McArthur is one of countless Bruins advancing humanity’s understanding of and exploration in space. Among her fellow astronauts are Walt Cunningham ’60, M.S. ’61; Anna Lee Fisher ’71, M.D. ’76, M.S. ’87; Jessica Watkins Ph.D. ’15; and Katya Echazarreta ’19, the first Mexican-born woman in space. While astronauts may be the most visible among the UCLA contingent, the Bruin space science story extends deep into the galaxy and beyond, spanning everything from geology and mechanics to the mysteries of weather and dark matter.

A TRILLION-DOLLAR FUTURE

Last year, the UCLA Space and Planetary Sciences, Applications, Communications, and Engineering (SPACE) Institute opened its doors, with the aim of helping the Bruin community elevate space science by fostering collaboration and innovation across campus, the general public and the private sector.

“I want the UCLA SPACE Institute to be a vehicle to ‘do good’ in the world in innovative ways,” says Jacob Bortnik, a professor of space physics and the institute’s faculty director.

One of the institute’s most striking efforts was the first-ever SPACE Economy Forecast summit, held on campus in May.

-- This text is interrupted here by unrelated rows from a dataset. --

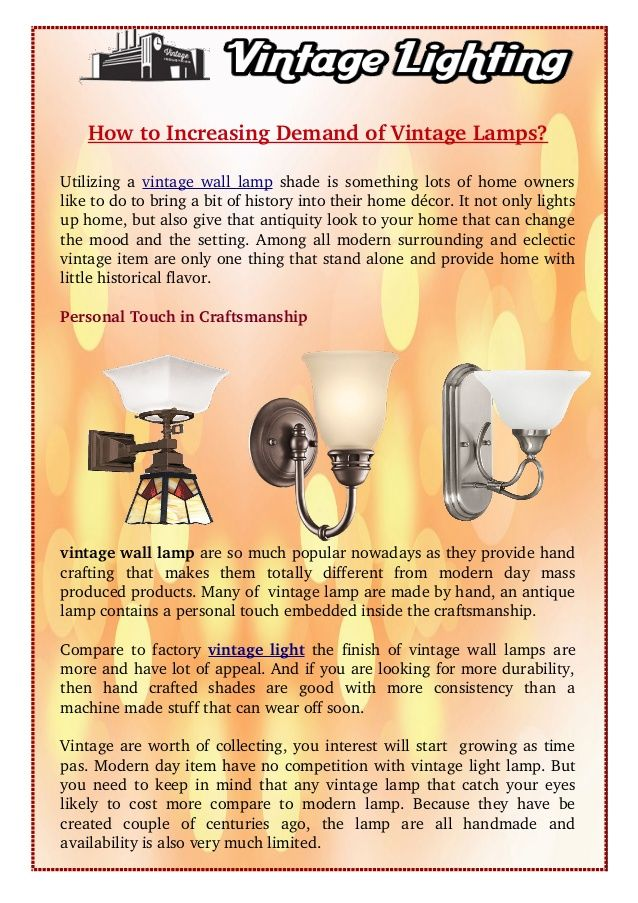 #Vintage wall bulbs demand is hight as lot of home owners want a piece to enhance corner of their existing or newly build #homes. There is fast decrease in supplies of these age old lamps as it is difficult to find a true vintage #light #lamp.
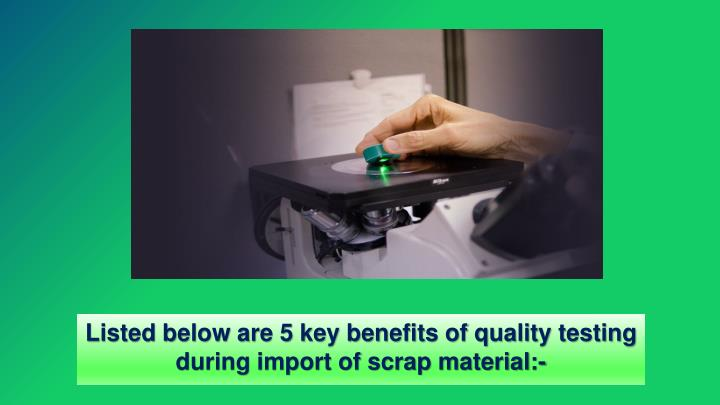 Listed below are 5 key benefits of quality testing during import of scrap material:-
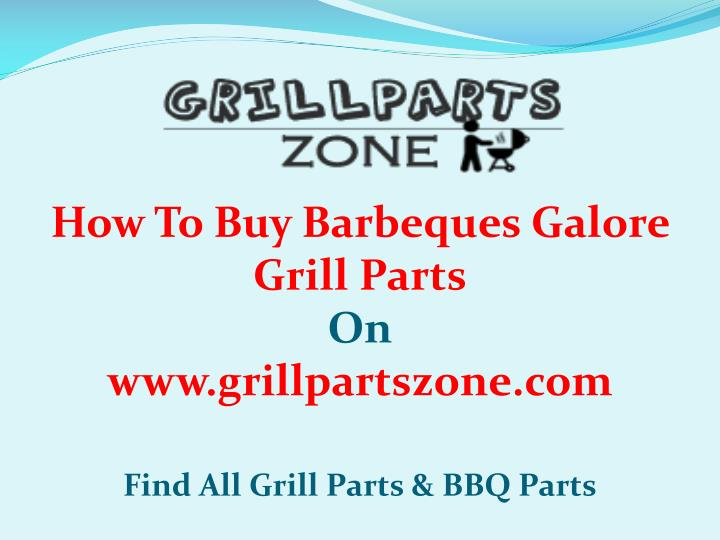 how to buy barbeques galore grill parts n.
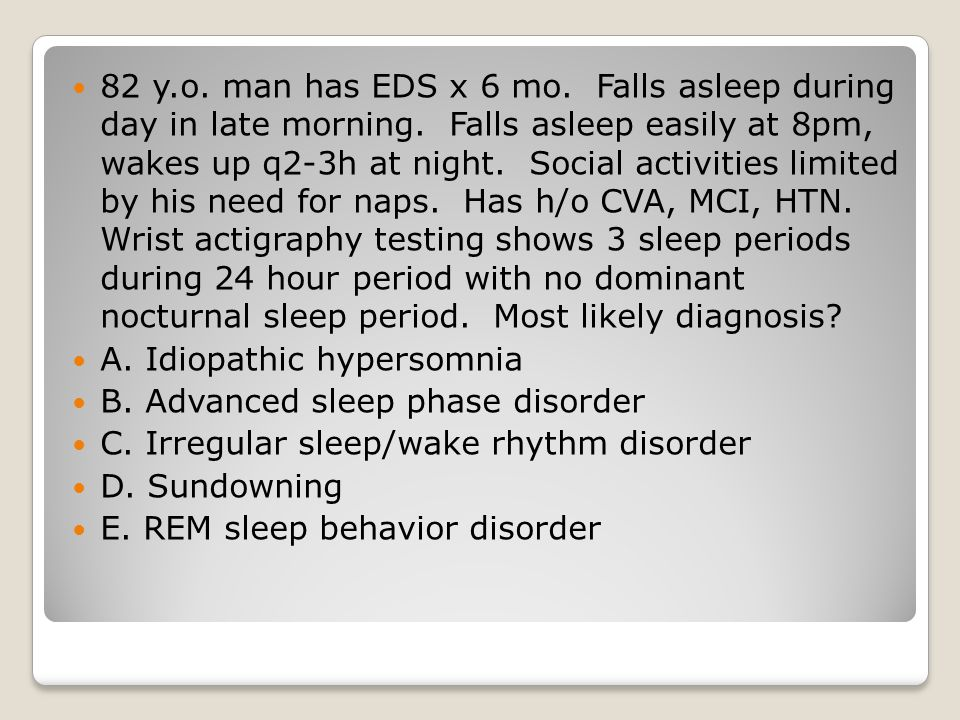 82 y.o.man has EDS x 6 mo. Falls asleep during day in late morning.
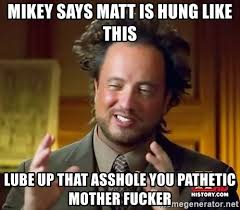 Lube Up Meme - mikey says matt is hung like this lube up that asshole you pathetic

With the commercial space sector economy predicted to be a trillion-dollar industry by 2040, this series serves as a counterpart to the quarterly UCLA Anderson Economic Forecast. The first summit drew hundreds of attendees, all eager to learn from and connect with the field’s faculty and leading minds.

(SOJOBI) courtesy of Keji Sojobi; (ELFIN) Ethan Tsai

From top: Keji Sojobi, part of the team that launched the famed Webb Telescope; radio testing ELFIN CubeSats, built entirely at UCLA

Students continue to engage in remarkable science. In 2018, working under Earth, Planetary, and Space Sciences Professor Vassilis Angelopoulos and his team, students launched ELFIN CubeSats, the first end-to-end NASA space science mission built entirely at UCLA. And Bruin alumni are reshaping the global space economy. Among them are Lars Hoffman M.B.A. ’15, vice president of national security sales at Jeff Bezos’ rocket company, Blue Origin, and Dave Crawford ’95, vice president of engineering at Sir Richard Branson’s Virgin Galactic.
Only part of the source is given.